Dogs and Skin Cancer
Dog Skin Cancer: Which Breeds Are at Risk?
All dogs can get skin cancer, but certain types of cancer more commonly occur in particular breeds.
Benign melanocytomas are often seen in Vizslas, Miniature Schnauzers, Doberman Pinschers, Airedale Terriers, and Bay Retrievers, typically in animals between 5 and 11 years old. Malignant melanomas on the toe or in the toenail bed appear more frequently in black dogs.
Squamous cell carcinomas tend to appear in dogs that are between six and 10 years old. Breeds that are more likely to get this type of skin cancer include Keeshonds, Standard Schnauzers, Basset Hounds, collies, Dalmatians, Bull Terriers, and Beagles. In general, dogs with short coats (especially those with light skin) are more prone to squamous cell carcinomas.
Mast cell tumors are most commonly seen in Boxers, and are also found with some frequency in Boston Terriers, Labrador Retrievers, Beagles, and Schnauzers.
Signs and Symptoms: How to Spot Skin Cancer in Dogs
Dog skin cancer symptoms depend on the type of cancer it is and where the tumor is located on your dog’s body.
Melanomas.
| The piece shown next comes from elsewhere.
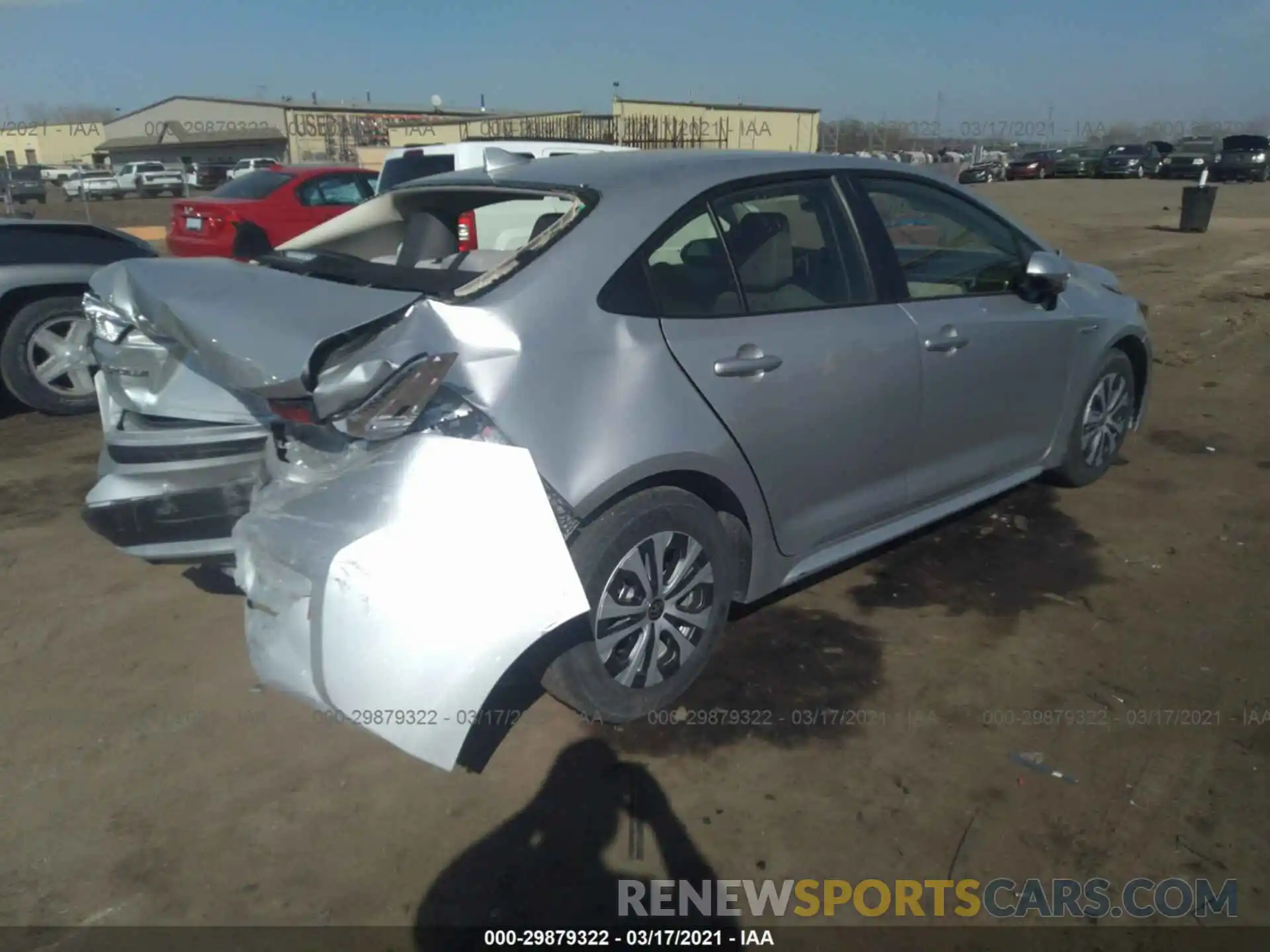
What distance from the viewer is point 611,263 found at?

Benign melanocytomas may range in size from very small to more than 2.5 inches in diameter. They appear on areas of the skin covered with hair and may be black, brown, gray, or red in color. Malignant dog melanomas tend to occur in the mouth, on the lips, and in the toenail beds, and pads of the feet. When dog melanomas occur in the feet, they often become infected, leading to misdiagnosis as a simple infection.
Squamous cell carcinomas. These tumors are firm and raised with a wart-like appearance. They often occur on the abdomen and around the genitals. When they occur on the feet, they may be painful and cause your dog to limp.
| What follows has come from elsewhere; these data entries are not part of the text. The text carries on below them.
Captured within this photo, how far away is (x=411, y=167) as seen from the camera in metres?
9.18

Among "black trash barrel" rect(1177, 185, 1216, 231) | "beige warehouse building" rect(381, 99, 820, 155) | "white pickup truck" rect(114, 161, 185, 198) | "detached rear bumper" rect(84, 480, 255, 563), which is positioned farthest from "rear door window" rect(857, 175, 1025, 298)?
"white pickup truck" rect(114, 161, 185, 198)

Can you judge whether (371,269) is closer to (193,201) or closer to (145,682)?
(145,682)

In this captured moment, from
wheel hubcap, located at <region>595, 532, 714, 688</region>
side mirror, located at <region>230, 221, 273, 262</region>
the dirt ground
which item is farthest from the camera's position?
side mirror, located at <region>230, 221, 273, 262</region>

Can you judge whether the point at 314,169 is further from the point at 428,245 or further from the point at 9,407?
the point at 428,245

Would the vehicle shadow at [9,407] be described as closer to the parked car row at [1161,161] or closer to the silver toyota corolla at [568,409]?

Mast cell tumors. These skin cancers in dogs are typically slow-growing and rubber-like. More aggressive mast cell tumors grow faster and may ulcerate, leading to the development of sore, inflamed areas on the dog’s body. Mast cell tumors most commonly occur on the trunk of the body, though they are found on the legs about 25% of the time.
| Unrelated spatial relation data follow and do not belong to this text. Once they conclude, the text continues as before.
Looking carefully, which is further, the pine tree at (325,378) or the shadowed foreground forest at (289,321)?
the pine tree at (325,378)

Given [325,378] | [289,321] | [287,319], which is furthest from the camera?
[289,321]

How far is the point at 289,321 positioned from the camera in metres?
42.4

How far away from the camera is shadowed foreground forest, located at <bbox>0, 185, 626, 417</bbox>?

Treatment Options for Dog Skin Cancer
The treatment depends upon the type of tumor and its location.
Surgery is often the first step for malignant melanomas. If the melanoma cannot be removed in its entirety or if it has spread to nearby lymph nodes, radiation is commonly used. In these situations, the cancer may go into remission nearly 70% of the time, though recurrence is common. Chemotherapy is often used in combination with surgery and/or radiation therapy. There is also a vaccine that causes the dog’s own immune system to attack tumor cells, which often successfully extends the survival time of dogs with oral melanoma.
Squamous cell carcinomas can often be removed surgically, with no need for radiation or chemotherapy. If the tumors occur in inoperable locations, photodynamic therapy and the use of a drug called piroxicam may be beneficial.
Dog mast cell tumors are best treated by surgical removal with or without radiation therapy, depending on the size and location of the skin cancer. Based on the grade of the cancer and the degree to which it has spread, chemotherapy and/or steroids may be used, as well.